# News Article Classification

In [None]:
!pip install feedparser 
!pip install newspaper3k

In [None]:
import pandas as pd
import feedparser as fp
from  newspaper import Article
from datetime import datetime
import requests
from bs4 import BeautifulSoup
import numpy as np
import time
import pytz
import random

In [None]:
sources = {'terrorism': ['https://www.state.gov/rss-feed/counterterrorism/feed/',
                          'https://globalnews.ca/tag/terrorism/feed/',
                          'https://www.9news.com.au/terrorism/rss'],
           
 'political': ['https://globalnews.ca/politics/feed/',
              'https://www.aljazeera.com/xml/rss/all.xml',
              'https://globalnews.ca/politics/feed/'],
           
 'protest': ['https://www.theguardian.com/world/protest/rss',
              'https://globalnews.ca/tag/protest/feed/'],
           
 'natural_disaster': ['https://www.theguardian.com/world/natural--disasters/rss',
                      'https://globalnews.ca/tag/natural-disasters/feed/'],
           
 'positive': ['https://www.positive.news/feed/',
              'https://www.goodnewsnetwork.org/feed/'],
           
 'others': ['https://www.theguardian.com/science/rss',
              'https://globalnews.ca/science/feed/',
              'https://www.sciencenews.org/feed']}

In [None]:
def get_content(url):
    content = Article(url)
    content.download()
    content.parse()
    return content.text.replace("\n" , " ").lower()

In [None]:
get_content("https://globalnews.ca/news/10219172/rcmp-quebec-restauarant-stabbing-terrorism/")[:10]

In [None]:
def fetch_data(sources):
    main_ = { "title" : [] , "content" : [] , "label" : [] }
    for class_ , li in sources.items():
        for i in li :
            source_ = fp.parse(i)
            if source_.bozo == False :
                print(len(source_.entries))
                for data in source_.entries : 
                    main_["title"].append(data.title.lower())
                    content = get_content(data.link)
                    if content == '':
                        print(i.link)
                        content = data.summary_detial.value
                    main_["content"].append(content)
                    main_["label"].append(class_)
            elif source_.bozo == True :
                print(i)

    return main_

In [None]:
data = fetch_data(sources)

In [None]:
len(data["title"]), len(data["content"]), len(data["label"])

In [None]:
df = pd.DataFrame(data)
df.head()

In [None]:
value_counts = df.label.value_counts()

In [None]:
import plotly.express as px

fig = px.bar(x=value_counts.index, y=value_counts.values, labels={'x':'Category', 'y':'Count'})
fig.update_layout(title='Value Counts of Categories',
                  xaxis_title='Category',
                  yaxis_title='Count')

# Show the plot
fig.show()

In [None]:
import spacy
from nltk.stem.snowball import PorterStemmer , SnowballStemmer
from spacy.lang.en.stop_words import STOP_WORDS


stop_words_set = set(STOP_WORDS)

************

▶ **Challenge A**:
In the notebook:
(i) Which two packages are installed with pip at the start?
(ii) What title is set on the bar chart?
(iii) Which library is imported as px?
▶ **Challenge B**: Reproduce the part of the notebook between "for data in" and "content = get_content(data.link)", inclusive.
▶ **Challenge C**:
Does each statement agree with the notebook? Answer yes or no, and quote the words that decide it.
(i) The get_content function returns the article text in lowercase.
(ii) The 'positive' category draws on three feeds.
(iii) The stop words come from NLTK.
Answer from the notebook alone.

▶ **Extracted data**:

************

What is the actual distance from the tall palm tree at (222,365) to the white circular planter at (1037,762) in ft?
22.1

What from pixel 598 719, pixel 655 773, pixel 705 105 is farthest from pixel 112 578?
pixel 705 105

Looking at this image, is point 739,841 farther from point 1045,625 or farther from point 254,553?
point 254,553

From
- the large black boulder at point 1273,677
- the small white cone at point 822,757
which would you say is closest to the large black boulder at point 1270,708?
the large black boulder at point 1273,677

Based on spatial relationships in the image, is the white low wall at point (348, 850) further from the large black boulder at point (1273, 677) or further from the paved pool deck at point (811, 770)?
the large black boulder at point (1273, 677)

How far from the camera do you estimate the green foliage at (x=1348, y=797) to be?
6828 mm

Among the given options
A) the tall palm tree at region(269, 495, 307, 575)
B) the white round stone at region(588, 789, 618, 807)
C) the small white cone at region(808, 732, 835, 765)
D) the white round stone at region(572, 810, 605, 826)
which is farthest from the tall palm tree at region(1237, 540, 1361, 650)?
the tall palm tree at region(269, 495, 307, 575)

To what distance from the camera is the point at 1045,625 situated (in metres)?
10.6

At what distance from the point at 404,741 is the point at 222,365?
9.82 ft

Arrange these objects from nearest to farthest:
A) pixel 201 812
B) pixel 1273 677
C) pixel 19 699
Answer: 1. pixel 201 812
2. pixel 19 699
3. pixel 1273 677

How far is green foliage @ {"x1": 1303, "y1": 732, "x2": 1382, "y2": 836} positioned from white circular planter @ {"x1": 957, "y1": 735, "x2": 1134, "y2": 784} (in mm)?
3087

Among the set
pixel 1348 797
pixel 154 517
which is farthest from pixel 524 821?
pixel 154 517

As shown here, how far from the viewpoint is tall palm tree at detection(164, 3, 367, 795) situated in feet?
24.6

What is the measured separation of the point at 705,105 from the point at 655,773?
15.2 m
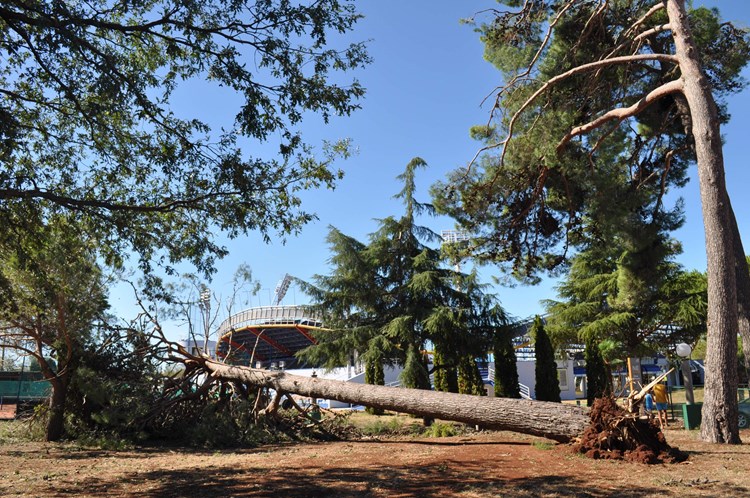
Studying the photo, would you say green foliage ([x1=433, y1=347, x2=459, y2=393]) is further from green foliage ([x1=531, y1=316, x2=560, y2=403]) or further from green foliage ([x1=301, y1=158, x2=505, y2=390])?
green foliage ([x1=531, y1=316, x2=560, y2=403])

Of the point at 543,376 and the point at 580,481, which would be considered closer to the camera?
the point at 580,481

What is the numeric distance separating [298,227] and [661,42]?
9589mm

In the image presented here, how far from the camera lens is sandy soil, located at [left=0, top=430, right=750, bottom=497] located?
20.4 ft

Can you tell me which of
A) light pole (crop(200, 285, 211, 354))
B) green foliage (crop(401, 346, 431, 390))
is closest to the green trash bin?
green foliage (crop(401, 346, 431, 390))

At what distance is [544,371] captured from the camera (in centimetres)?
1873

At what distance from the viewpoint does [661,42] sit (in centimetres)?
1237

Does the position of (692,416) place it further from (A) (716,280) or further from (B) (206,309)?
(B) (206,309)

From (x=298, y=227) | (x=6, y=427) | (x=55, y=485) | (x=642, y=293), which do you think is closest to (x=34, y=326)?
(x=6, y=427)

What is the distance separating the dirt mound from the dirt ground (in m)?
0.24

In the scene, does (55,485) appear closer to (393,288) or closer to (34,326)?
(34,326)

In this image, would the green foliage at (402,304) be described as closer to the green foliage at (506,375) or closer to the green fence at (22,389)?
the green foliage at (506,375)

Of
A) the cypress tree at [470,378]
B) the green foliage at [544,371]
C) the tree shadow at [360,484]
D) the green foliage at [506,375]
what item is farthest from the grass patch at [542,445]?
the green foliage at [544,371]

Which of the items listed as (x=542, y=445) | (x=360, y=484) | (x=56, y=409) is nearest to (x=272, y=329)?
(x=56, y=409)

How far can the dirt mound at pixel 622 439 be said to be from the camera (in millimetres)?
7812
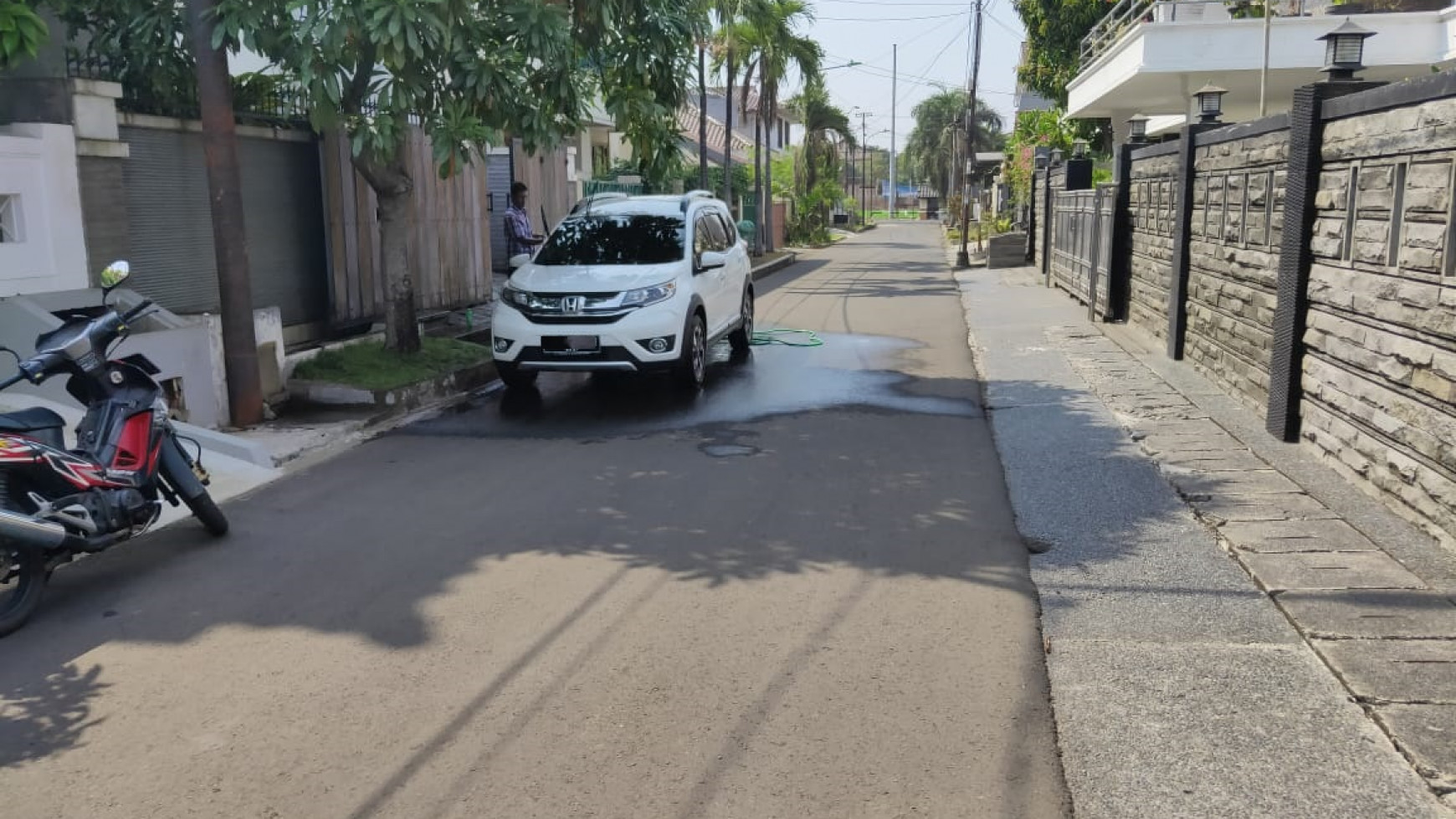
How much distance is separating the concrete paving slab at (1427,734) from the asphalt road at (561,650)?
1.16 meters

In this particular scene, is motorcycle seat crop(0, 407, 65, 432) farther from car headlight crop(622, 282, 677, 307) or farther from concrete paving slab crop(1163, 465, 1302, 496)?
concrete paving slab crop(1163, 465, 1302, 496)

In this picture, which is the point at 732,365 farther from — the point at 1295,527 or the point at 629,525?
the point at 1295,527

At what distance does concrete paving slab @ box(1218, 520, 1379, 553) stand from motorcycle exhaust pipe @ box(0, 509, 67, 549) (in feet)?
18.9

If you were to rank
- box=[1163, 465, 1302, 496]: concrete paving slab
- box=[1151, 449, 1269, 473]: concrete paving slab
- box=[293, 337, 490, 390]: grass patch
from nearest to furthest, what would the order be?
1. box=[1163, 465, 1302, 496]: concrete paving slab
2. box=[1151, 449, 1269, 473]: concrete paving slab
3. box=[293, 337, 490, 390]: grass patch

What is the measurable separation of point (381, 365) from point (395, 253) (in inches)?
46.2

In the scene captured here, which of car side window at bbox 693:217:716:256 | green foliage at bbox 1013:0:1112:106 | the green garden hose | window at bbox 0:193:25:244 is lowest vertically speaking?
the green garden hose

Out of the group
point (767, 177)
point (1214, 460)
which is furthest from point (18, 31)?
point (767, 177)

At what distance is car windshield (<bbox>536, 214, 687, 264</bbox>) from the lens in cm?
1147

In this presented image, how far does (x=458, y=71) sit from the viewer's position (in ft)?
31.9

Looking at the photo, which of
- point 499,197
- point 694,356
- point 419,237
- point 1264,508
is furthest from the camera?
point 499,197

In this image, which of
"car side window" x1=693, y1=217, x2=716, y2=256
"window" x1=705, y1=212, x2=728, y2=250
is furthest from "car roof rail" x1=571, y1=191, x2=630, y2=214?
"window" x1=705, y1=212, x2=728, y2=250

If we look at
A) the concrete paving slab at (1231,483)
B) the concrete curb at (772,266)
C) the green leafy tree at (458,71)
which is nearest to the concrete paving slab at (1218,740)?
the concrete paving slab at (1231,483)

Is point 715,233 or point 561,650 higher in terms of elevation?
point 715,233

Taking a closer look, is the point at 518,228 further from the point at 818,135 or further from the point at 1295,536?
the point at 818,135
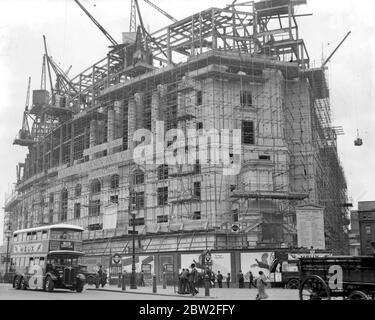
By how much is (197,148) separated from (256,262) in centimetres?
1422

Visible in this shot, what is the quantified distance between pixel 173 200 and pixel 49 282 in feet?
66.4

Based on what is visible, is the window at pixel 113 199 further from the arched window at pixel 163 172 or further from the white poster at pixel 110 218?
the arched window at pixel 163 172

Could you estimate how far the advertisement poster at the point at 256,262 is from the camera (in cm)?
3172

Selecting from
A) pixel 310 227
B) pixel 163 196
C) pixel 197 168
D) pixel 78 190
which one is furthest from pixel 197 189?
pixel 78 190

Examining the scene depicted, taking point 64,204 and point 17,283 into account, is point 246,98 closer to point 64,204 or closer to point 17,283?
point 64,204

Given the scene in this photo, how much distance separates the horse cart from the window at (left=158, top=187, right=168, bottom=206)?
30.8 meters

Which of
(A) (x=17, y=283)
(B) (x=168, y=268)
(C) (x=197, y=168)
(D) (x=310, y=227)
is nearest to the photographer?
(A) (x=17, y=283)

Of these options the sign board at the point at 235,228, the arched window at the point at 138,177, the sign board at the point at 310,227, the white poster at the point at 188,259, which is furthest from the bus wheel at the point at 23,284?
the arched window at the point at 138,177

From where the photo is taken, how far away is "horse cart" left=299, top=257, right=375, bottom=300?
563 inches

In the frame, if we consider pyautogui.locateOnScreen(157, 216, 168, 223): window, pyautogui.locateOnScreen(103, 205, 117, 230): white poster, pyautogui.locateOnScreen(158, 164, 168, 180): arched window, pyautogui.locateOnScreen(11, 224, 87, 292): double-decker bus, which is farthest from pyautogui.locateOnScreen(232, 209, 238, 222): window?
pyautogui.locateOnScreen(11, 224, 87, 292): double-decker bus

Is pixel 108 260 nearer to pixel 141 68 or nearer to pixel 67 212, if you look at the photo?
pixel 67 212

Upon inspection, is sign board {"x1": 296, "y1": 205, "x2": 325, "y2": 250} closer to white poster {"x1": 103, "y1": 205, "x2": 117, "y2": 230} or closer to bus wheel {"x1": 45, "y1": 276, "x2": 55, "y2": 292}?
bus wheel {"x1": 45, "y1": 276, "x2": 55, "y2": 292}

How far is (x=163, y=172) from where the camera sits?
46.4 m
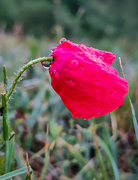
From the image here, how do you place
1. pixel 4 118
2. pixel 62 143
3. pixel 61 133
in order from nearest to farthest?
1. pixel 4 118
2. pixel 62 143
3. pixel 61 133

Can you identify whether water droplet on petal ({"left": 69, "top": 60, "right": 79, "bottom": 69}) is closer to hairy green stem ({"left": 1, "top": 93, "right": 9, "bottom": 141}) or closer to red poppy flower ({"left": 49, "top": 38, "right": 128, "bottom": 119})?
red poppy flower ({"left": 49, "top": 38, "right": 128, "bottom": 119})

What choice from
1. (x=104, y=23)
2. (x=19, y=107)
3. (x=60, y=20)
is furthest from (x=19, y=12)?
(x=19, y=107)

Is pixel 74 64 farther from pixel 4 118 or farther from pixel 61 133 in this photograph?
pixel 61 133

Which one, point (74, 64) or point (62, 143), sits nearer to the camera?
point (74, 64)

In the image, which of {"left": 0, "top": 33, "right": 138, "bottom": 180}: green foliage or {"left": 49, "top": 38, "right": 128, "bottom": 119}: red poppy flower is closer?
{"left": 49, "top": 38, "right": 128, "bottom": 119}: red poppy flower

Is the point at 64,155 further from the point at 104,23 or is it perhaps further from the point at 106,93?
the point at 104,23

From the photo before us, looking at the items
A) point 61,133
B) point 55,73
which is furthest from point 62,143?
point 55,73

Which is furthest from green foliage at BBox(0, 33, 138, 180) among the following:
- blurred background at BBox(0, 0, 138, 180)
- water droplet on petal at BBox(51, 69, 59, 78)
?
water droplet on petal at BBox(51, 69, 59, 78)

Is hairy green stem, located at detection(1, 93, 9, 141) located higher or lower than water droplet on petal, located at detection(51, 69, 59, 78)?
lower
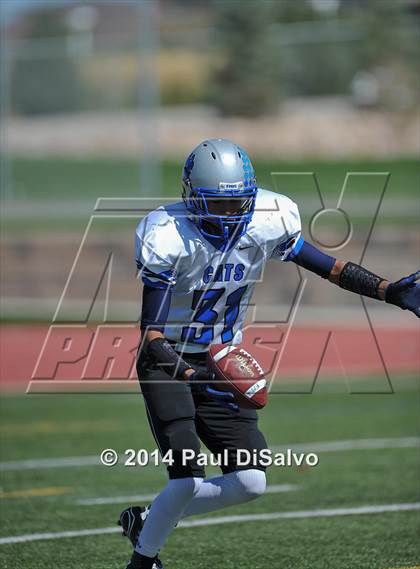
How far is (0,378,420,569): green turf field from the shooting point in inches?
199

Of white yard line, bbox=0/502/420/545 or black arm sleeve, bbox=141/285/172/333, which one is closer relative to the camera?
black arm sleeve, bbox=141/285/172/333

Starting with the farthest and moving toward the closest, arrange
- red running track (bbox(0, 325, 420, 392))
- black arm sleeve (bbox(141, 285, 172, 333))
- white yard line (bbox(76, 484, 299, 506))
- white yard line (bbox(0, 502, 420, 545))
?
1. red running track (bbox(0, 325, 420, 392))
2. white yard line (bbox(76, 484, 299, 506))
3. white yard line (bbox(0, 502, 420, 545))
4. black arm sleeve (bbox(141, 285, 172, 333))

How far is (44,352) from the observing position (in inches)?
466

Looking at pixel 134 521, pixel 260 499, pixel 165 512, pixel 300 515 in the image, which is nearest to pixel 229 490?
pixel 165 512

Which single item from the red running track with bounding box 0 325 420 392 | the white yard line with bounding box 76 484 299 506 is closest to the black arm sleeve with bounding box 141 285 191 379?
the white yard line with bounding box 76 484 299 506

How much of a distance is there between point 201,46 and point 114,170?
22.5 ft

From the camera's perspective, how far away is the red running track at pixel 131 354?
11000 mm

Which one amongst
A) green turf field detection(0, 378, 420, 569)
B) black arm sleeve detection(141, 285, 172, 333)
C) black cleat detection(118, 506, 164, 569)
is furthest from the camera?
green turf field detection(0, 378, 420, 569)

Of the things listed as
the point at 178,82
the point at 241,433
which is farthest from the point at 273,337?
the point at 178,82

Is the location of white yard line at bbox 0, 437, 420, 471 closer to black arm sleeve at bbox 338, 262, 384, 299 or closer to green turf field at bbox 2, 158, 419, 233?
black arm sleeve at bbox 338, 262, 384, 299

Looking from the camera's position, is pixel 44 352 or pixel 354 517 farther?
pixel 44 352

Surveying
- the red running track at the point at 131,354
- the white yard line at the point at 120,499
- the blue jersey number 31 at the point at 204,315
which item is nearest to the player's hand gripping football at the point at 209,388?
the blue jersey number 31 at the point at 204,315

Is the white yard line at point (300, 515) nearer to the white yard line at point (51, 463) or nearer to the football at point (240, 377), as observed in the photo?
the white yard line at point (51, 463)

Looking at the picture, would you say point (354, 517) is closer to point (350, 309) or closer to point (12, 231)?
point (350, 309)
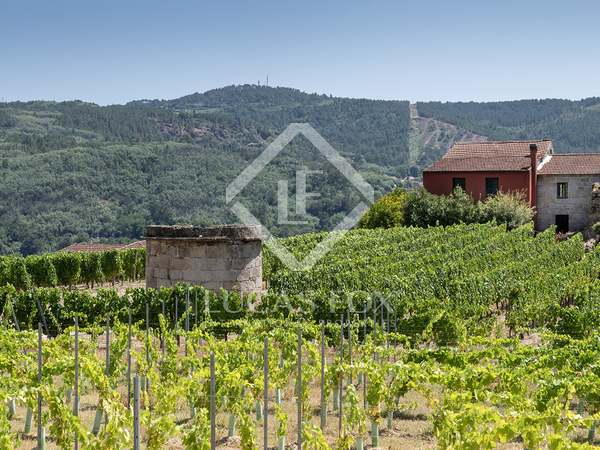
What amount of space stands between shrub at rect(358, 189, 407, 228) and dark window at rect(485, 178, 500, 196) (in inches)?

************

▶ **Worked solution A**:
(i) feedparser and newspaper3k
(ii) Value Counts of Categories
(iii) plotly.express

▶ **Worked solution B**:
for data in source_.entries : 
                    main_["title"].append(data.title.lower())
                    content = get_content(data.link)

▶ **Worked solution C**:
(i) Yes: "return content.text.replace("\n" , " ").lower()"
(ii) No: "'positive': ['https://www.positive.news/feed/', 'https://www.goodnewsnetwork.org/feed/'],"
(iii) No: "from spacy.lang.en.stop_words import STOP_WORDS"